Mary Richardson was named editor and contributor of the fashion column, “So, Sew Prettily,” in the Louisville Defender in 1940. As a divorcee herself, she wrote on topics that included ways that women could establish autonomy through entrepreneurship as designers and modistes; instructions on how to repurpose one’s wardrobe; and advice on how to invest the savings earned from handmaking household items, in order to navigate the difficulties of inflation in an uncertain economy.

Willi “Madame Posey” Jones

Madame Posey’s daughter modeling one of her mother’s designs

Willi Jones, who originally wanted to be a dancer, was known professionally as Madame Posey, studied at The Fashion Institute of Technology and chose a career in the all Black world of Harlem fashion, which consisted of Black photographers, models and designers. She is the mother of artist American painter, writer, mixed media sculptor, and performance artist, Faith Ringgold, best known for her narrative quilts. Madame Posey, among other Black designers, both professional and amateur, were paramount in the world of style and modernity against which Black women and girls shaped their identities, found self-confidence.

The Negro Business and Professional Women’s Clubs and the National Association of Fashion and Accessories Designers connected Black fashion designers and lack of acceptance by the mainstream fashion industry did not stop these women from gaining wider recognition. Madame Posey, and others, held fashion shows in Harlem and the Waldorf Astoria.

Bernice L’Tanya Griffin

Many have miscredited this design worn by Dorothy Dandridge as being by Zelda Wynn, but it was actually designed by L’tanya

L’Tanya Griffin is pictured in the center. To her right is jazz singer Herb Jeffries.

Known only as L’Tanya, Bernice L’Tanya Griffin was presumably one of the first Black women to go by one name. There isn’t a lot of information out there about L’Tanya who was a fashion designer in the 1940s and 1950s. Creations by L’Tanya were been purchased by movie stars like Joan Crawford, Dorthy Dandridge, and many black bandleaders’ wives, including Marie Ellington, and Mrs. Nat King Cole. She also created gowns for twenty Edward D. Wood, Jr. movies. Ed Wood is considered the worst director in the history of film.  Searches of Ed Wood movie credits turned up no credits for Griffin.

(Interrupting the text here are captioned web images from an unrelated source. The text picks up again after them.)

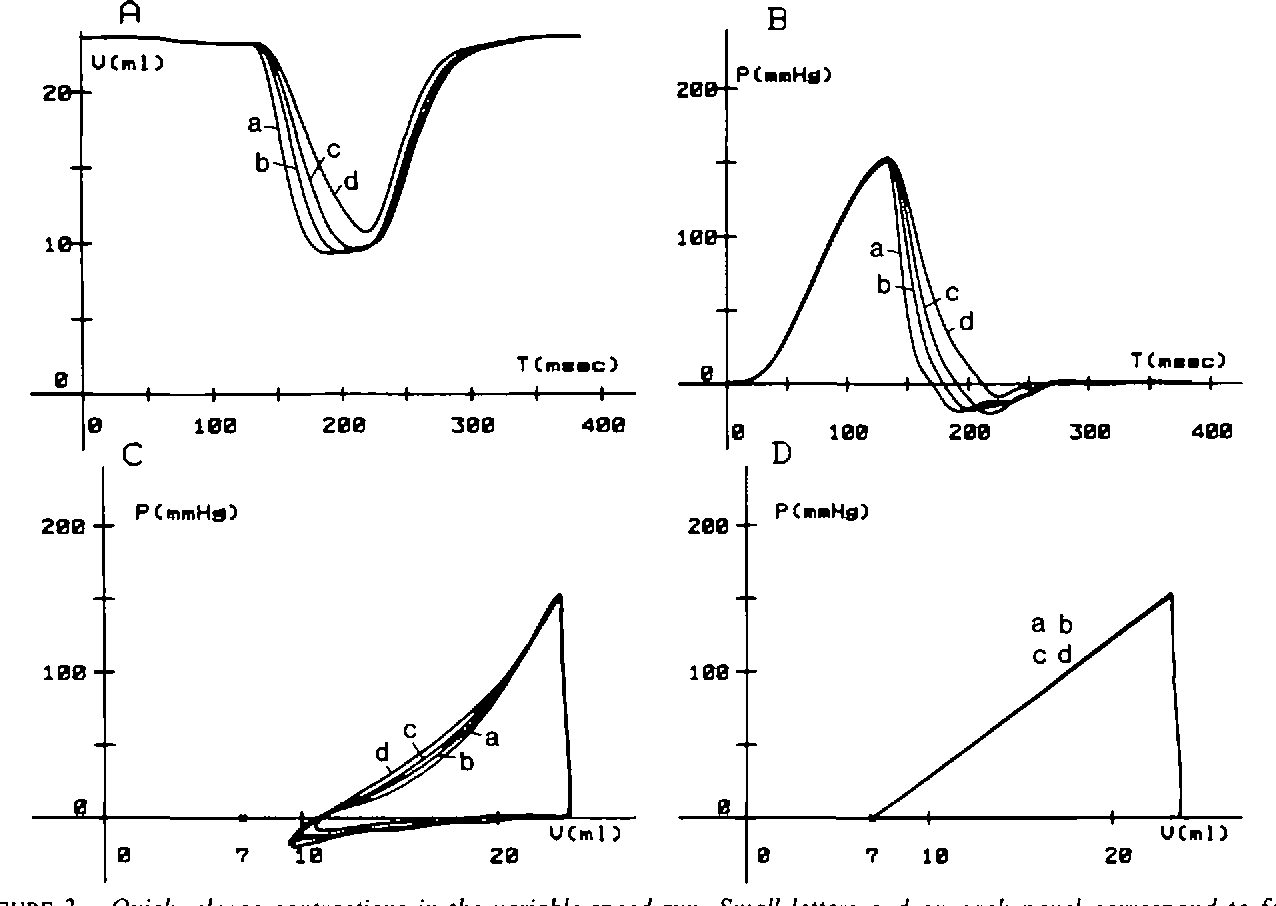 Time Invariant Oxygen Cost Of Mechanical Energy In Dog Left Diagram Figure 3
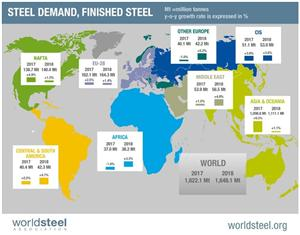 The Global Steel Demand is Still Rising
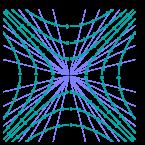 Rotations of algebraic wheels, i.e. the multiplication by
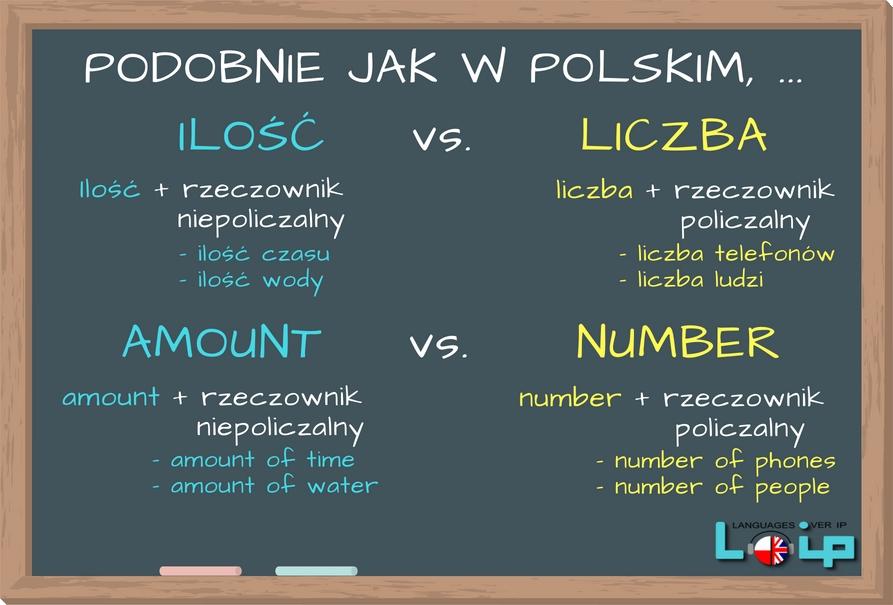 """Sprawdź, czy poprawnie stosujesz określenie """"ilość"""" oraz""""liczba"""" w języku polskim i w języku angielskim. EFL Angielski z LOIP."""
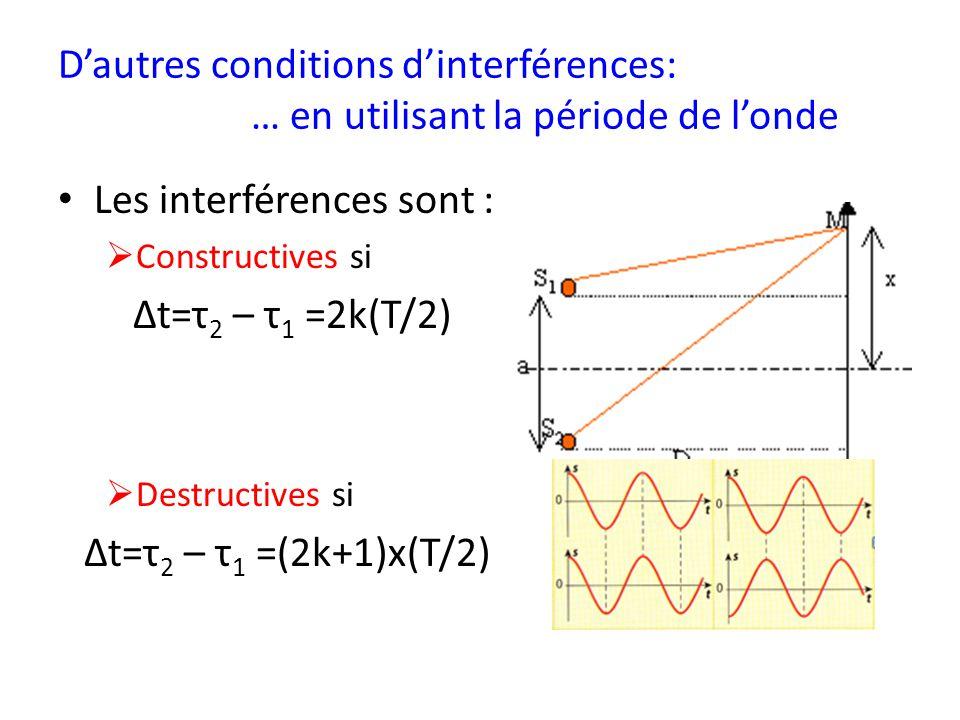 Les interférences sont : Δt=τ2 – τ1 =2k(T/2)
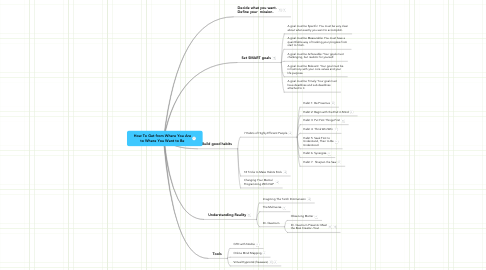Mind Map: How To Get from Where You Are to Where You Want to Be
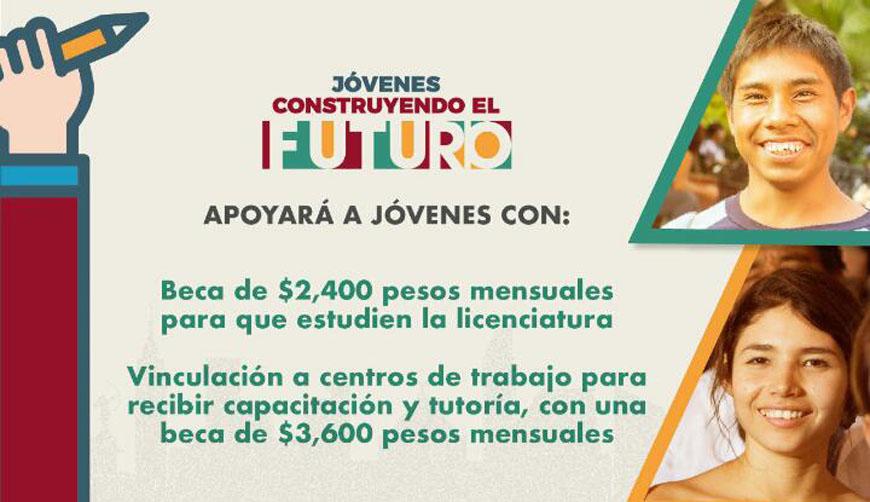 ¿Quieres aplicar para una de las becas de AMLO? Estos son los requisitos | El Imparcial de Oaxaca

According to a Jet Magazine article, L’Tanya operates a Hollywood dress shop, and received the first fashion credit ever awarded to a Negro designer. She was also quoted in a Jet article, “We have become more conservative and tend to bypass loud colors and unbecoming styles we once favored. On the whole, we have solved the problem of selecting colors to complement our particular complexions and are toning down the flamboyance of which we are often accused.”

Mildred Blount

Mildred Blount, born 1907 in North Carolina, has been noted for her creations for celebrities and people in high society. Blount began her career at Madame Clair’s Dress and Hat Shop in NYC.  Following that, she and her sister went on to open their own shop focusing on wealthy New Yorkers. Looking to the past for inspiration and Blount’s designs, featuring a collection of 87 miniature hat styles from 1680 to 1937 told the story of this fabulous accessory, which was shown at the 1939 World’s Fair. Receiving praise, her reputation grew quickly and Blount was asked to design hats for the films Gone with the Wind and Easter Parade. 

Blount’s hats got recognition on the cover of Ladies’ Home Journal in August 1942 and she opened a hat shop in Beverly Hills, Ca in the ‘40s where she became known as the “milliner to the stars”.  Clients included Marian Anderson, Rosalind Russell, Mary Pickford, Ginger Rogers, Joan Crawford, and Gloria Vanderbilt, whose wedding veil Blount designed. Mildred Blount is the first African American member of the Motion Pictures Costumers Union.

Artie Wiggins

Jackie Ormes, the First Black female Cartoonist’s paper dolls, Torchy Togs.  They often featured Artie Wiggins’ hats.

Chicago milliner Artie Wiggins was often mentioned in Johnson Publications’ Jet and Ebony magazines during the 1950’s and 60’s, also Chicago based, as well as New York Age. Wiggins authored booklets on hats and designed patterns for Hats Magazine. Artie’s designs also found their way into print. As close friends with the first Black female cartoonist, Jackie Ormes, who worked for the Chicago Defender and Pittsburgh Courier newspapers, Wiggins’ hat styles were often used for Ormes for the main character in her ‘Torchy’s Togs” paper dolls series.

Ruby Bailey

Born in Bermuda in 1905 and arriving in the United States in 1912, Bailey grew up in the Harlem Renaissance. She mingled in many social and art clubs and a regular on the Harlem social scene, which called for an extensive wardrobe despite Black Americans not being permitted access to mainstream clothing and other retail establishments at that time. This is what many believed fostered Ruby Bailey’s career.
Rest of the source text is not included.